The large interdisciplinary FRIGG project team used fresh human kidney slices to establish a platform, which models the different stages of human chronic kidney disease (CKD). Fresh biopsies from both healthy and CKD patients were delivered directly from the operation theater to the research lab. The biopsies were then cut into thin slices and placed in different culture media to induce the distinct phenotypes of kidney tissue observed at different disease stages. The slices can be analyzed by e.g., standard histological methods and spatial transcriptomics.

Parkinson's disease

To identify immune-related biomarkers in the blood of people with Parkinson's disease that will enable clinicians to easily diagnose and stratify and follow patients based on their presence. The IMPAD project also aimed to identify novel targets for immunomodulation that can be used for treating the disease.

The IMPAD team used blood samples from both healthy controls and well-characterized people with Parkinson’s disease to identify changes in the immune system at different disease stages and subtypes. The blood samples were subjected to both cellular and protein  analyses. In this way, the IMPAD team could both show how the neruons are at different stages of Parkinson's disease, and identify blood biomarkers that are only present during disease or at specific stages of the disease. Taken together, the IMPAD team can show how the prescence of blood biomarkers evolves in association with the neuronal changes.

Chronic kidney disease

To identify metabolites that can predict progression of CKD - and to determine if an interplay between metabolites and proteins within the kidneys drive CKD progression.

The KidDO project focused on changes in metabolites in the kidney during chronic kidney disease. The team used different omiics strategies to identify metabolites and proteins that were altered at different stages of CKD, and to see how they interacted and affected the progression of the disease.

The KidDO team also evaluated five different animal models and compared them to human samples using machine learning strategies, with the hope of identifying which model system most closely resembles the human disease

Neurological disorders

To develop a high throughput and reproducible human organoid platform, which can be used to investigate mechanisms related to neurological disorders and for the validation of new drugs.

The MiCO Platform team uses human induced pluripotent stem cells to develop micro brains.The micro brains, which are microscopic models of either the human fore-, mid- or hindbrain, can be generated from any patient cell sample and they are both fast and easy to produce and their small size and high reproducibility makes them ideal for drug candidate screening.

Liver disease (NAFLD/NASH)

To identify blood biomarkers in patients suffering from MASH. The biomarkers can potentially help diagnose patients, predict disease development and to monitor treatment responses.

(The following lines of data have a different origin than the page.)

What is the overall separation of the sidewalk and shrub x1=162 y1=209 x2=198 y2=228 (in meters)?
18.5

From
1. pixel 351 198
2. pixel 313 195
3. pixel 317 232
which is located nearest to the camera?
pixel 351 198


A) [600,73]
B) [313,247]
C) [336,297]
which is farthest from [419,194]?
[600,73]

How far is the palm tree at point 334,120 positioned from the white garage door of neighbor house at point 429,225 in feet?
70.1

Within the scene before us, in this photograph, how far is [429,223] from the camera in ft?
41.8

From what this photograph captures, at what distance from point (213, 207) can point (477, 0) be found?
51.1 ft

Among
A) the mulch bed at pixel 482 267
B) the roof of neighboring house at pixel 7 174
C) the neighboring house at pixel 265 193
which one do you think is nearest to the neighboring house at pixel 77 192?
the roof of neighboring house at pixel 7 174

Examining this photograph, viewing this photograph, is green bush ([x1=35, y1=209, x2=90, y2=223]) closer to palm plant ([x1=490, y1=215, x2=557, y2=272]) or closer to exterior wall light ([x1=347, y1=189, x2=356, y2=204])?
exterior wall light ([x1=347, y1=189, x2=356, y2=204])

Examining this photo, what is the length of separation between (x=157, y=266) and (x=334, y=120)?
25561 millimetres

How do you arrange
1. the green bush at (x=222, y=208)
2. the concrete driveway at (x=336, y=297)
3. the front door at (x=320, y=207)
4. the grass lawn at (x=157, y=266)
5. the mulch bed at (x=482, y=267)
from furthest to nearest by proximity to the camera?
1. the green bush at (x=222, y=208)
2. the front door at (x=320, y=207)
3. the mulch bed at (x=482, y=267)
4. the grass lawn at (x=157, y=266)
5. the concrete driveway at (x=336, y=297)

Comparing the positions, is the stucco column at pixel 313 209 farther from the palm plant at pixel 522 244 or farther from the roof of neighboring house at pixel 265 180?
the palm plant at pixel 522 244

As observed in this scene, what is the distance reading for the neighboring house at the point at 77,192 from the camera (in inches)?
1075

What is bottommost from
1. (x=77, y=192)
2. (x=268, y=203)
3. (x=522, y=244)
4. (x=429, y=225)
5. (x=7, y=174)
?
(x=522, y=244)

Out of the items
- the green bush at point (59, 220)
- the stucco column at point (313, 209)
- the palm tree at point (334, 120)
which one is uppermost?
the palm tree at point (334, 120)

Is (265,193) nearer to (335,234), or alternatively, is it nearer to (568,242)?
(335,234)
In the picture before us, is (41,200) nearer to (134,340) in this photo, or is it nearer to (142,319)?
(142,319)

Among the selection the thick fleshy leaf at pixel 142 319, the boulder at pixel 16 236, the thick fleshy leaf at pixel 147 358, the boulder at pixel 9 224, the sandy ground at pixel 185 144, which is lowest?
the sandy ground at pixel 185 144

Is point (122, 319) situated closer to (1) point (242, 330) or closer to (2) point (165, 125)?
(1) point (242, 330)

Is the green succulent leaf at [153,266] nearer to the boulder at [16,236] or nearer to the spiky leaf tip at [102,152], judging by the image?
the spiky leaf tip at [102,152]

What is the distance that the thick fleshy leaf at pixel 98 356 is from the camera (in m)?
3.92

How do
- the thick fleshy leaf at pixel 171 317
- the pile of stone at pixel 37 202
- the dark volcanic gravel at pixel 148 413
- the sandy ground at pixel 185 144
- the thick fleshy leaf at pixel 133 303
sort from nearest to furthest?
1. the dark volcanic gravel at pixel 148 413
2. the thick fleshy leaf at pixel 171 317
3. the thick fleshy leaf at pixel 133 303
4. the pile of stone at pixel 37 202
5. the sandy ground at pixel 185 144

The oLIVER project team is using an approach called APTASHATE. By mixing a blood sample millions of small RNA biosensors, the team can generate a digital 'picture' of the blood sample's composition. By 'taking pictures' of different blood samples, the APTASHAPE approach can help researchers find out, which molecular changes are taking place during disease.

Cancer

To increase the understanding of the physiological effects of cell penetrating proteins (CPPs) and thereby eventually enable intracellular drug delivery using CPPs.

The P2P CPP team set-up an interative approach for testing CCP-drugs. First the CPP-drug’s effects were analyzed in electrophysiological and vasodilation assays. Here, the P2P CPP team analyzed ion currents and contractility arteries from both rodents and humans. As a last step, the observed effects of the CCP-drugs were compared to the in vivo effect in mice.

Atherosclerosis

To find new drug targets in relation to smooth muscle cells for the treatment of atherosclerosis.

The THOR project team started out by identifying human genes linked to atherosclerosis before they filtered out the genes that were related to cholesterol. From this list, the genes that were expressed predominantly in smooth muscle cells were selected for knockdown studies in cell culture assays with smooth muscle cells steered into atherosclerosis-relevant phenotypes.